## [ORDEM DE TRABALHO]
Reproduza integralmente, sem qualquer alteração, a notícia sobre a denúncia de abusos numa operação policial no Rio de Janeiro.

## [SECÇÃO DO DOCUMENTO]
▬▬▬

Organização denuncia abusos em operação que terminou com 28 mortos no Rio de Janeiro

Uma organização não-governamental brasileira apresentou hoje um apelo urgente a quatro relatores da ONU pedindo uma investigação sobre alegados abusos ocorridos numa operação policial que deixou 28 mortos no Rio de Janeiro.

Organização denuncia abusos em operação que terminou com 28 mortos no Rio de Janeiro

Organização denuncia abusos em operação que terminou com 28 mortos no Rio de Janeiro

Uma organização não-governamental brasileira apresentou hoje um apelo urgente a quatro relatores da ONU pedindo uma investigação sobre alegados abusos ocorridos numa operação policial que deixou 28 mortos no Rio de Janeiro.

A denúncia perante o Escritório de Direitos Humanos da Organização das Nações Unidas (ONU), em Genebra, foi apresentada pela Comissão de Defesa dos Direitos Humanos Paulo Evaristo Arns, uma conceituada organização não-governamental de defesa dos diretos humanos.

▬▬▬

## [Registos guardados]

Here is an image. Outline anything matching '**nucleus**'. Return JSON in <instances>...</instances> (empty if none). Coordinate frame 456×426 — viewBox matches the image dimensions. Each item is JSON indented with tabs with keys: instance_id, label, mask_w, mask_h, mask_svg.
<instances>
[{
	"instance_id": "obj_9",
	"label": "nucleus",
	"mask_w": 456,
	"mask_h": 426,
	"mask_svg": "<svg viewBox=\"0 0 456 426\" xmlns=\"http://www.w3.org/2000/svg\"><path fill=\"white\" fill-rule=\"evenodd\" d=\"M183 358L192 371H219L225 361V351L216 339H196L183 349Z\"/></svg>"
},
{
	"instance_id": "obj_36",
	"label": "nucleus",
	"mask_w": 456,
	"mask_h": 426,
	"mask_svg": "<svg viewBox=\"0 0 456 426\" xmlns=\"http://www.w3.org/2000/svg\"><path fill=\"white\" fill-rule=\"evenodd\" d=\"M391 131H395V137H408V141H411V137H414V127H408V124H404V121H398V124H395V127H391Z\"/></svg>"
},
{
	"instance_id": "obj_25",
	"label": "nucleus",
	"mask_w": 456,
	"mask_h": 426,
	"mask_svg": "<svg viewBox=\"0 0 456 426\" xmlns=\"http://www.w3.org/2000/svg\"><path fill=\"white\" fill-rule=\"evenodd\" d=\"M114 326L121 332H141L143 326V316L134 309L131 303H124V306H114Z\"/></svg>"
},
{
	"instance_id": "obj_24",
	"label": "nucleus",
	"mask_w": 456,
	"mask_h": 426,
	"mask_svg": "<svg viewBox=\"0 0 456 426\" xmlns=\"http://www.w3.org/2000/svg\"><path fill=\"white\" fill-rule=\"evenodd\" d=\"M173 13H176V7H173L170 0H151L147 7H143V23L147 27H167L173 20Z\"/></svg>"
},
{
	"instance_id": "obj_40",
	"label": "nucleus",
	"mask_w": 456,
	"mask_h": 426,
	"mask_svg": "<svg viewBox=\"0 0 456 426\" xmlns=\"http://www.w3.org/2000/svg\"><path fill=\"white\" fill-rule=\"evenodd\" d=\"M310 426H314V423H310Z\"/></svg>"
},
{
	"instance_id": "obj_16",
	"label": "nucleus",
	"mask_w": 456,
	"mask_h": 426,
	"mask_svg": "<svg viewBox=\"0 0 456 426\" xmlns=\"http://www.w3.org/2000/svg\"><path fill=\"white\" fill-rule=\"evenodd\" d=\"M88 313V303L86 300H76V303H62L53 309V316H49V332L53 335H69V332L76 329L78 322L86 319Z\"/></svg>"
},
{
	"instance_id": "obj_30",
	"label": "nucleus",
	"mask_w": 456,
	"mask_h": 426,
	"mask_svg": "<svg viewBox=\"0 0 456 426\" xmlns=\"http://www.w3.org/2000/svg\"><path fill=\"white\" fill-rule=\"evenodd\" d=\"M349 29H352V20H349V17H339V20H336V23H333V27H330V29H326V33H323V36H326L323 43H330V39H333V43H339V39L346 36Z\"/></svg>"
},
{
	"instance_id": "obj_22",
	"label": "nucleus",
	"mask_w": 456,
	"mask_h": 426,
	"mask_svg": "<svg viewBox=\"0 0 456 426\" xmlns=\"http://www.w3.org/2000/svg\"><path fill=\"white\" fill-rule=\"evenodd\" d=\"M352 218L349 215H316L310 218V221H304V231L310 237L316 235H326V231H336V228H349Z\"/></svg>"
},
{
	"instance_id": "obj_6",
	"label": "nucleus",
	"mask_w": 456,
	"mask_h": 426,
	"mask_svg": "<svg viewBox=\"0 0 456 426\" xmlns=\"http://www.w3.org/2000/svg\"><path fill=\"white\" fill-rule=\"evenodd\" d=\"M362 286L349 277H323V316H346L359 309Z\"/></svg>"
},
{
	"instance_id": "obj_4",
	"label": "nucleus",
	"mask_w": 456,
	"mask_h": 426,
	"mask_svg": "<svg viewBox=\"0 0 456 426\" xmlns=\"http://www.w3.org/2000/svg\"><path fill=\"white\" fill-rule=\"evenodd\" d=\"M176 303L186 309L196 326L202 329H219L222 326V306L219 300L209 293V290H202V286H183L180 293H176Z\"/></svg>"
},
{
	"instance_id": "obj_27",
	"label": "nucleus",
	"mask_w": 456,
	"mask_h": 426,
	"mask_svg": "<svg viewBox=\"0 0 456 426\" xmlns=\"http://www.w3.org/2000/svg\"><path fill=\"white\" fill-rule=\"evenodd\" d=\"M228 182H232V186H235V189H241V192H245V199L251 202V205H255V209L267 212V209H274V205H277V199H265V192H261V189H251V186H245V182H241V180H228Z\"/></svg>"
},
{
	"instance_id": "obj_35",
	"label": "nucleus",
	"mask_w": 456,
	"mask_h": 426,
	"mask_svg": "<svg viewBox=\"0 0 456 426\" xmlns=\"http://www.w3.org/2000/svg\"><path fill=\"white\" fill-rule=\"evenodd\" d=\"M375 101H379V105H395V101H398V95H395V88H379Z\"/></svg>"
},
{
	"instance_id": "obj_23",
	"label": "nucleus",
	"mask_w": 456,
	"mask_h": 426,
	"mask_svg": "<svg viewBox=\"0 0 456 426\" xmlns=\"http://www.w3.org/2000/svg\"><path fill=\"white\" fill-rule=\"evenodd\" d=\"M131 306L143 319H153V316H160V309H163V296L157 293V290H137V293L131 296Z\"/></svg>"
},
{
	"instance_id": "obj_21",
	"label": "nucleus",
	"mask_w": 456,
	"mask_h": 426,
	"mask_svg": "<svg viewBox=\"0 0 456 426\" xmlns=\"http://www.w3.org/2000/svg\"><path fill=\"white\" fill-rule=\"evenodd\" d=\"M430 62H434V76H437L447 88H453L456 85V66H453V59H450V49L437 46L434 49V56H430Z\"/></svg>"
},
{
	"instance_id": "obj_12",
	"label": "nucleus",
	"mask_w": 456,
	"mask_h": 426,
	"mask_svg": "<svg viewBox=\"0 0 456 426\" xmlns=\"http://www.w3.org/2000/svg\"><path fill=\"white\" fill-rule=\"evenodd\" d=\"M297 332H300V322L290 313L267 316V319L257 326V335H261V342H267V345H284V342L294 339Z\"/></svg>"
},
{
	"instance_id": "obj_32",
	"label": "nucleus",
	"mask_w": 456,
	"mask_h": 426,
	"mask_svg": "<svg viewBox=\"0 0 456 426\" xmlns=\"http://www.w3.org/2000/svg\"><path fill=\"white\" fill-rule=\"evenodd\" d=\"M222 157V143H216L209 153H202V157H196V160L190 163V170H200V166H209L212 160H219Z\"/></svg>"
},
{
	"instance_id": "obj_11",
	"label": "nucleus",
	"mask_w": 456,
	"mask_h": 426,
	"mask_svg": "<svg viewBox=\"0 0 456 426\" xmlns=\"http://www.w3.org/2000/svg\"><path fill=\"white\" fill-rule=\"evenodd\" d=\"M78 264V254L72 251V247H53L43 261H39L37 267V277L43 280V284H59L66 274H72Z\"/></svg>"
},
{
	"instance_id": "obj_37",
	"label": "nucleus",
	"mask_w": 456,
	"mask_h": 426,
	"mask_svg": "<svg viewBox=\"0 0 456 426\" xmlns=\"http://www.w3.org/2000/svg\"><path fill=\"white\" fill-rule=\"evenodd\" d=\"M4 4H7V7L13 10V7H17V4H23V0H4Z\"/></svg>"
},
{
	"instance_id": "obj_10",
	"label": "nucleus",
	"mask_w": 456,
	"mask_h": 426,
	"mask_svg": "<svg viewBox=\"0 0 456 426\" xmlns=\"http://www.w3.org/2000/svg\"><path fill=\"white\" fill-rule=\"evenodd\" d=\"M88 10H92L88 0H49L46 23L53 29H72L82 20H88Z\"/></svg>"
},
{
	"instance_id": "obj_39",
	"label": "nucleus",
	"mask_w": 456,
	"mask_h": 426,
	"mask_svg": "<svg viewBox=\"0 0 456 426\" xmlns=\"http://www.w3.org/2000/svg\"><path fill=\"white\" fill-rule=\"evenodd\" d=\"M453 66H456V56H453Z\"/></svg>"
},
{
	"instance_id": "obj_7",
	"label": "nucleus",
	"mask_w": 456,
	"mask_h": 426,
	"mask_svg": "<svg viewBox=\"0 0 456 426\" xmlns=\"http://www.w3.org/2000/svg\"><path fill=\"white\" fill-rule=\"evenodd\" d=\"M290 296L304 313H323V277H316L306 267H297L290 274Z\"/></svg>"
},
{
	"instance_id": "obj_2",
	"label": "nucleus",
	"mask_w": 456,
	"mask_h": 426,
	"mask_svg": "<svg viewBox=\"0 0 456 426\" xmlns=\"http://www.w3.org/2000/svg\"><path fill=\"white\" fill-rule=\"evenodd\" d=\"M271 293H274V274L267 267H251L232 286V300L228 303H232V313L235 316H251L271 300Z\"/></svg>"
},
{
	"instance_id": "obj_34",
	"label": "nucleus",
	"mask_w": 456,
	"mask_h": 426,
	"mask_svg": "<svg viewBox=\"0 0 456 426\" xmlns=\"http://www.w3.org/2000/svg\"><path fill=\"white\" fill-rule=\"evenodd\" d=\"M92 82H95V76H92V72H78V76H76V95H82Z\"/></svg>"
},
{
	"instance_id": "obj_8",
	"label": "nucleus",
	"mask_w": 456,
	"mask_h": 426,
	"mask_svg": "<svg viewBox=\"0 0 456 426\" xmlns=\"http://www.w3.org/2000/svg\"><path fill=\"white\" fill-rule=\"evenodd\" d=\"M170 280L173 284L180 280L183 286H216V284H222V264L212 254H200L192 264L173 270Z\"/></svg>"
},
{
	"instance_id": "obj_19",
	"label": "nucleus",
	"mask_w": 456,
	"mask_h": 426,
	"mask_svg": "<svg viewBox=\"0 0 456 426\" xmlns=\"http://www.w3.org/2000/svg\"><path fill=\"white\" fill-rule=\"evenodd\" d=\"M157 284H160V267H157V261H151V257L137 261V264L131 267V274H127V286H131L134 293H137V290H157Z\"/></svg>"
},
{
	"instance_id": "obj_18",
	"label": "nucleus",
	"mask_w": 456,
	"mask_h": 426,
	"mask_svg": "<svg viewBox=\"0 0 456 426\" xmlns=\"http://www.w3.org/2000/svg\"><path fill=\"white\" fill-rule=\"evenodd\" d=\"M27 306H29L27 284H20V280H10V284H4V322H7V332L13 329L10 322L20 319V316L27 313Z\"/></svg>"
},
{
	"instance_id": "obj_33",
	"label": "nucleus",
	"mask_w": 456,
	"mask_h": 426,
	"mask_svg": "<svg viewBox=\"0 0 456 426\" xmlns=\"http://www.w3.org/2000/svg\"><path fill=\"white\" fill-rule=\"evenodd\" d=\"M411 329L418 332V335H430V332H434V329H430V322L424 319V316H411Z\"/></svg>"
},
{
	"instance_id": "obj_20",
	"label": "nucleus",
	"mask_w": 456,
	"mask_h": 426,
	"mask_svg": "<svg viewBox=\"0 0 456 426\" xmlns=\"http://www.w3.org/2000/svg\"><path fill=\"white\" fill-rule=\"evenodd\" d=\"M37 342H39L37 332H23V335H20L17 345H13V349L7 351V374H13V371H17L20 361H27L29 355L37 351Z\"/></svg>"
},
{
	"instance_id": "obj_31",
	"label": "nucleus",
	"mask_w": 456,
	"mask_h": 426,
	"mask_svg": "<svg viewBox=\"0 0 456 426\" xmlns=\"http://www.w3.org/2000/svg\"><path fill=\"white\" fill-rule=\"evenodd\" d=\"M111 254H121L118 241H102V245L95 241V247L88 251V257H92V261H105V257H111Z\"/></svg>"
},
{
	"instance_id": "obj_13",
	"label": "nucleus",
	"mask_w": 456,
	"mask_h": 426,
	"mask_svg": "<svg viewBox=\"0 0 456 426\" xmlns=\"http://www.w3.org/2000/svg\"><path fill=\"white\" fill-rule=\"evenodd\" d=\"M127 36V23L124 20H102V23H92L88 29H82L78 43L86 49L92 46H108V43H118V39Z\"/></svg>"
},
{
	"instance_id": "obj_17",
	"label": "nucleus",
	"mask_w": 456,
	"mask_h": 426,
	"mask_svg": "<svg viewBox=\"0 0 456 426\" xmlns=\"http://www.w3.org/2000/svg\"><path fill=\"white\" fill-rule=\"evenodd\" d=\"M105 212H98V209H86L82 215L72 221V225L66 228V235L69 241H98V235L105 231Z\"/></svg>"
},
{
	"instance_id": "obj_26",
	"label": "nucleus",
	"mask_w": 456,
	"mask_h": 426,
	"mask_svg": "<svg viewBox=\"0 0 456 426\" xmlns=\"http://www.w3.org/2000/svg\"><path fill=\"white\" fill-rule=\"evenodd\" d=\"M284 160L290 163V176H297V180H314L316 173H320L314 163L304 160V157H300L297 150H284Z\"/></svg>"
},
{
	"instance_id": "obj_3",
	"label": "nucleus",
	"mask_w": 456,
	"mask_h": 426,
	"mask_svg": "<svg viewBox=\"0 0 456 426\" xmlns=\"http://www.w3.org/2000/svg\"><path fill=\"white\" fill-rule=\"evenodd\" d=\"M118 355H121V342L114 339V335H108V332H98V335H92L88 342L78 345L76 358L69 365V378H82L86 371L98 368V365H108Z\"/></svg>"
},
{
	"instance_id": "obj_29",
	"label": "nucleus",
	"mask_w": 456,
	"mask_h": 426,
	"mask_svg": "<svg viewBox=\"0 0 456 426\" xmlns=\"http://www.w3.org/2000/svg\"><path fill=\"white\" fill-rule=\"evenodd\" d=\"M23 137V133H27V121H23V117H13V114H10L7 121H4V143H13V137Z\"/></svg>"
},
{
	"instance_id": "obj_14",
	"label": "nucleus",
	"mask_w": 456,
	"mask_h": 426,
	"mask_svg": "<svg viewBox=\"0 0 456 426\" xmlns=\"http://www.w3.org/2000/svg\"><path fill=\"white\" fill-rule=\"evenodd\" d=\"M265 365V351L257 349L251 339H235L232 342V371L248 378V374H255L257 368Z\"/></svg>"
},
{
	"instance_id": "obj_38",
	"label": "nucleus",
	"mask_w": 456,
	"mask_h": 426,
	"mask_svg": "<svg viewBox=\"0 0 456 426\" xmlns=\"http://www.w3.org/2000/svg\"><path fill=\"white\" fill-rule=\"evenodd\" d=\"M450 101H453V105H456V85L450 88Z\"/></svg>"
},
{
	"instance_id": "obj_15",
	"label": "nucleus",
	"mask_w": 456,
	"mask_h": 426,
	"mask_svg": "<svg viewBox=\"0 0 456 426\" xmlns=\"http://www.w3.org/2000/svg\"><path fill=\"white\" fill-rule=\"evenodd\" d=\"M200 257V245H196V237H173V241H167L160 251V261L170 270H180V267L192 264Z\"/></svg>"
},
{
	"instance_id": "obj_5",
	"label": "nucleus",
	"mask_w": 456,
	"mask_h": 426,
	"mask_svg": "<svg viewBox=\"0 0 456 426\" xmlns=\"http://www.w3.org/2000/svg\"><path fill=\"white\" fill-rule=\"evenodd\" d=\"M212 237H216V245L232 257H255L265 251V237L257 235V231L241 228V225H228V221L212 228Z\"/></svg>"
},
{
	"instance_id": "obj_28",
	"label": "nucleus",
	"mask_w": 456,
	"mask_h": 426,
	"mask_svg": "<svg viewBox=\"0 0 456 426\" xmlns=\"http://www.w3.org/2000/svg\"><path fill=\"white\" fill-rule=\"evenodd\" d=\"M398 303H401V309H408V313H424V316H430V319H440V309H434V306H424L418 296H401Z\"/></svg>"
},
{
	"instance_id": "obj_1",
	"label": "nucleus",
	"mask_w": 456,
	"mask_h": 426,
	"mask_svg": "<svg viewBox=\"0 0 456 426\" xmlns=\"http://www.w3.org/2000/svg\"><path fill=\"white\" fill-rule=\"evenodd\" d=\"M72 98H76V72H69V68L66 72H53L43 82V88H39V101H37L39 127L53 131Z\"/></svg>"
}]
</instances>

▬▬▬

## [RESPOSTA ESCRITA]
Organização denuncia abusos em operação que terminou com 28 mortos no Rio de Janeiro

Uma organização não-governamental brasileira apresentou hoje um apelo urgente a quatro relatores da ONU pedindo uma investigação sobre alegados abusos ocorridos numa operação policial que deixou 28 mortos no Rio de Janeiro.

Organização denuncia abusos em operação que terminou com 28 mortos no Rio de Janeiro

Organização denuncia abusos em operação que terminou com 28 mortos no Rio de Janeiro

Uma organização não-governamental brasileira apresentou hoje um apelo urgente a quatro relatores da ONU pedindo uma investigação sobre alegados abusos ocorridos numa operação policial que deixou 28 mortos no Rio de Janeiro.

A denúncia perante o Escritório de Direitos Humanos da Organização das Nações Unidas (ONU), em Genebra, foi apresentada pela Comissão de Defesa dos Direitos Humanos Paulo Evaristo Arns, uma conceituada organização não-governamental de defesa dos diretos humanos.